** Opening Extracted data block **

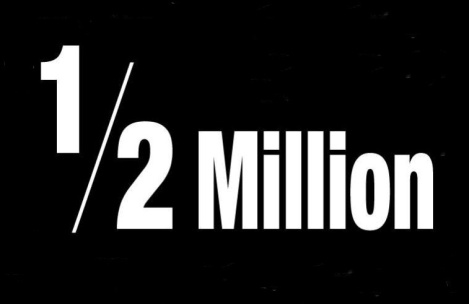 Half A Million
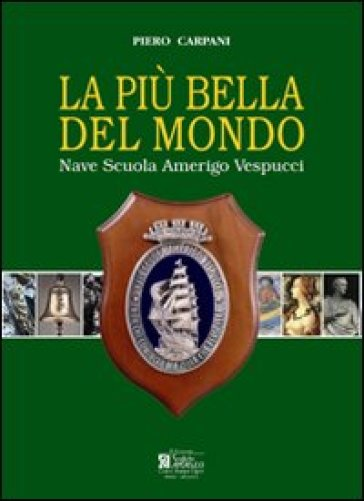 La più bella del mondo. Nave scuola Amerigo Vespucci - Piero Carpani   Rochesterscifianimecon.com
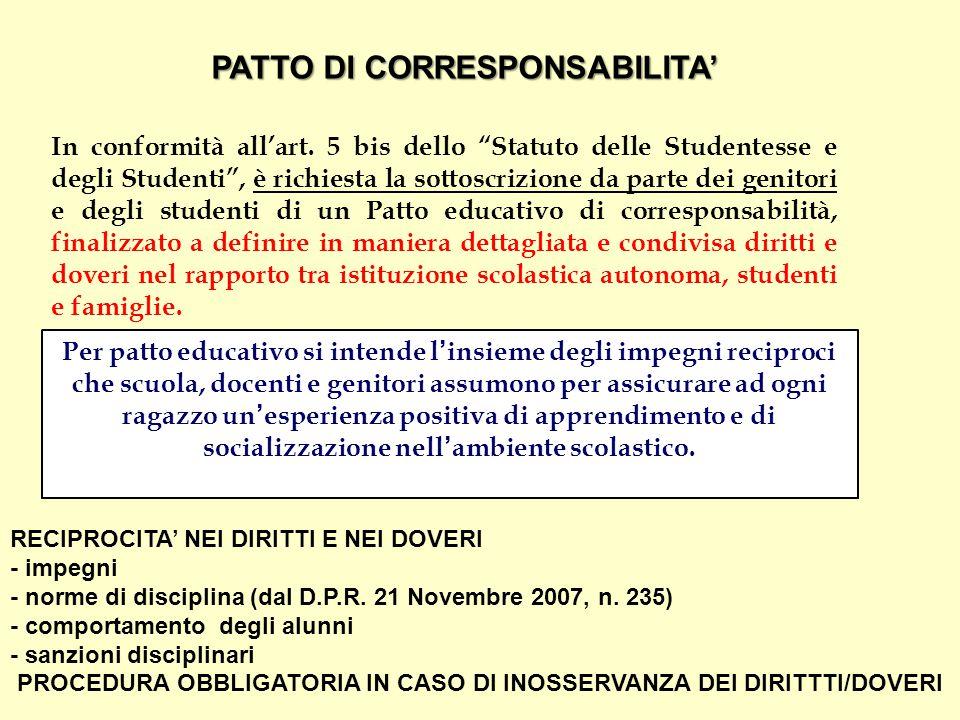 """PATTO DI CORRESPONSABILITA' In conformità all'art. 5 bis dello """"Statuto delle Studentesse e degli Studenti"""", è richiesta la sottoscrizione da parte de"""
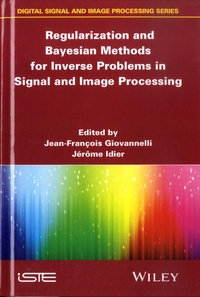 Jean-François Giovannelli et Jérôme Idier - Regularization and Bayesian Methods for Inverse Problems in Signal and Image Processing.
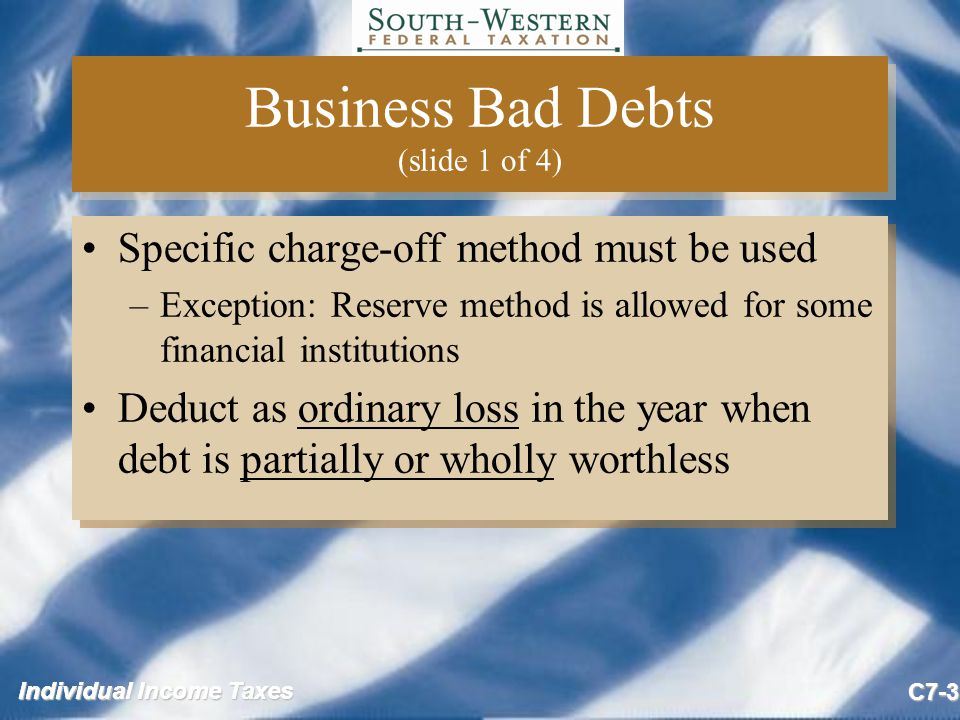 Individual Income Taxes C7-4 Business Bad Debts (slide 2 of 4) If a business bad debt previously deducted as partially worthless becomes totally worthless in a future year –Only the remainder not previously deducted can be deducted in the future year If a business bad debt previously deducted as partially worthless becomes totally worthless in a future year –Only the remainder not previously deducted can be deducted in the future year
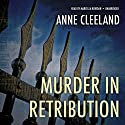 Murder in Retribution: Scotland Yard, Book 2 Audiobook by Anne Cleeland Narrated by Marcella Riordan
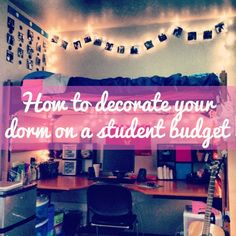 How to decorate your dorm room when you are broke. TONS of saving on dorm decor. LOVE this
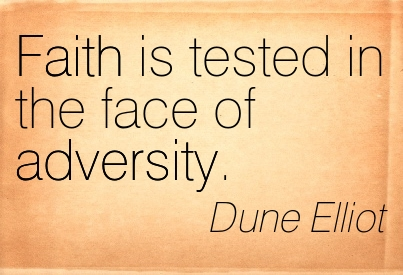 Faith Is Tested In The Face Of Adversity. - Dune Elliot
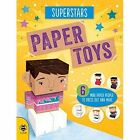 Paper Toys - Superstars: Six mini paper people to press out and make by Catherine Bruzzone (Paperback, 2014)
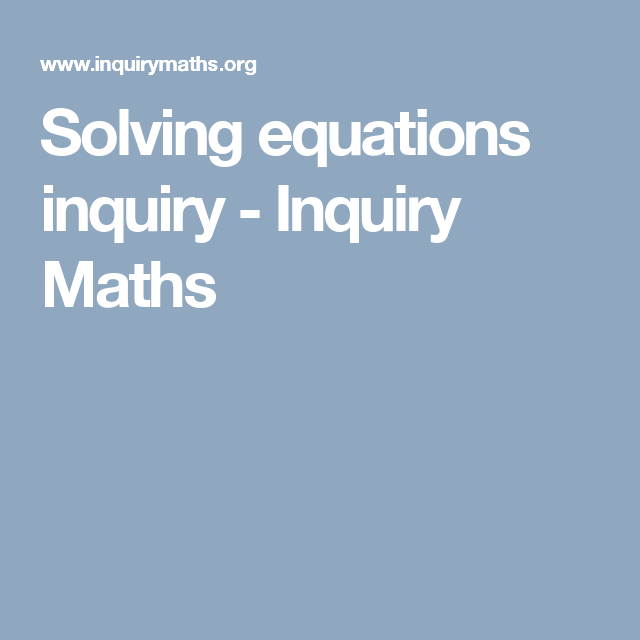Solving equations inquiry - Inquiry Maths | maths idea | Pinterest ...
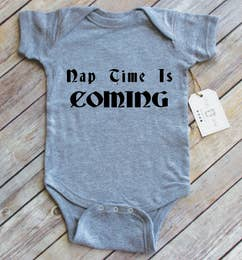 Nap Time is Coming Onesie - Grey
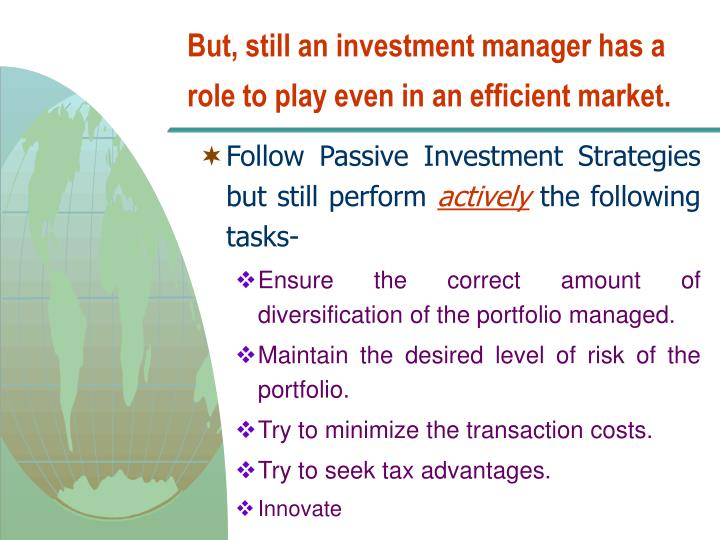 But, still an investment manager has a role to play even in an efficient market.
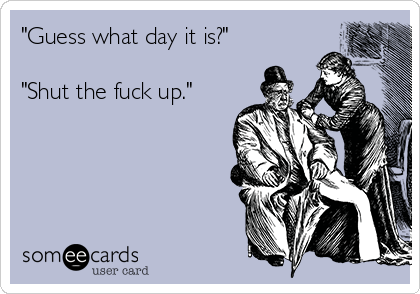 """""""Guess what day it is?""""   """"Shut the fuck up."""""""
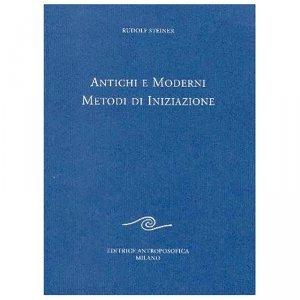 Antichi e Moderni Metodi di Iniziazione - Libro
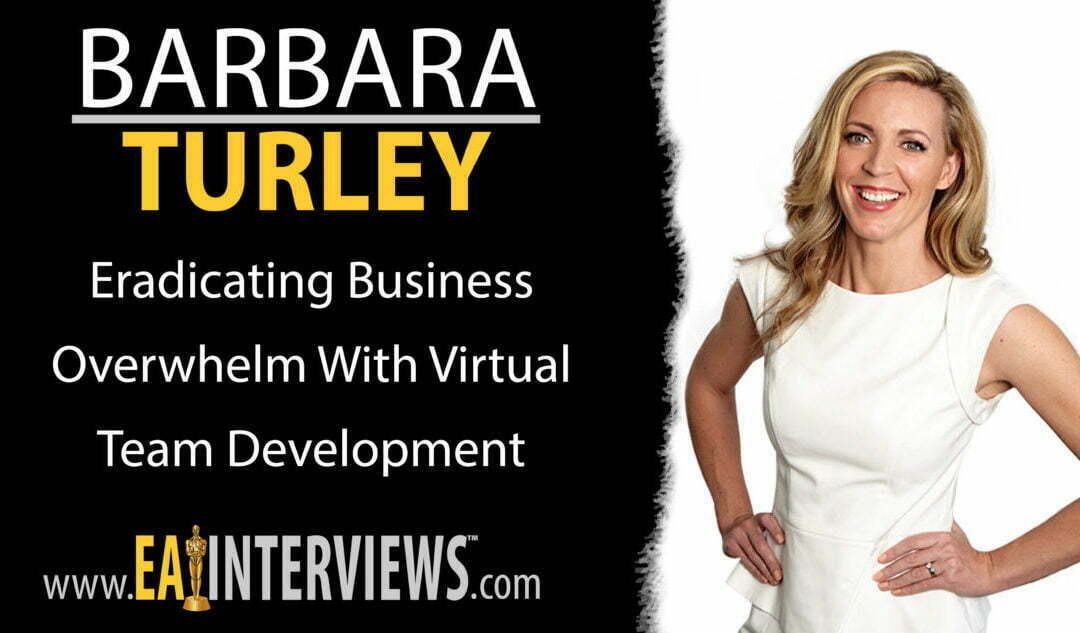 Eradicating Business Overwhelm with Virtual Team Development with Barbara Turley on Episode #0169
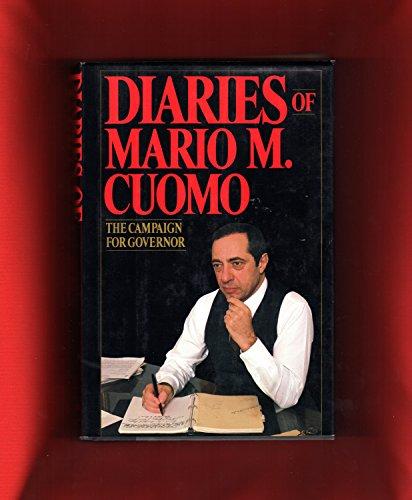 Diaries of M. Cuomo: The Campaign for Governor Cuomo, Mario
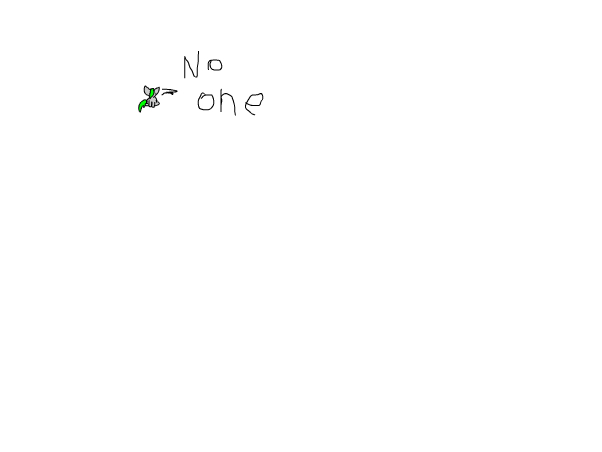 Just no one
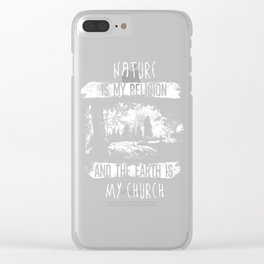 Nature Is My Religion Earth Is My Church Clear iPhone Case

** Closing Extracted data block **

Task requirements -
An exact printout of the listing is needed, minus any pictures it contains.

Answer to the problem -
 Half A Million
 La più bella del mondo. Nave scuola Amerigo Vespucci - Piero Carpani   Rochesterscifianimecon.com
 """PATTO DI CORRESPONSABILITA' In conformità all'art. 5 bis dello """"Statuto delle Studentesse e degli Studenti"""", è richiesta la sottoscrizione da parte de"""
 Jean-François Giovannelli et Jérôme Idier - Regularization and Bayesian Methods for Inverse Problems in Signal and Image Processing.
 Individual Income Taxes C7-4 Business Bad Debts (slide 2 of 4) If a business bad debt previously deducted as partially worthless becomes totally worthless in a future year –Only the remainder not previously deducted can be deducted in the future year If a business bad debt previously deducted as partially worthless becomes totally worthless in a future year –Only the remainder not previously deducted can be deducted in the future year
 Murder in Retribution: Scotland Yard, Book 2 Audiobook by Anne Cleeland Narrated by Marcella Riordan
 How to decorate your dorm room when you are broke. TONS of saving on dorm decor. LOVE this
 Faith Is Tested In The Face Of Adversity. - Dune Elliot
 Paper Toys - Superstars: Six mini paper people to press out and make by Catherine Bruzzone (Paperback, 2014)
Solving equations inquiry - Inquiry Maths | maths idea | Pinterest ...
 Nap Time is Coming Onesie - Grey
 But, still an investment manager has a role to play even in an efficient market.
 """""""Guess what day it is?""""   """"Shut the fuck up."""""""
 Antichi e Moderni Metodi di Iniziazione - Libro
 Eradicating Business Overwhelm with Virtual Team Development with Barbara Turley on Episode #0169
 Diaries of M. Cuomo: The Campaign for Governor Cuomo, Mario
 Just no one
 Nature Is My Religion Earth Is My Church Clear iPhone Case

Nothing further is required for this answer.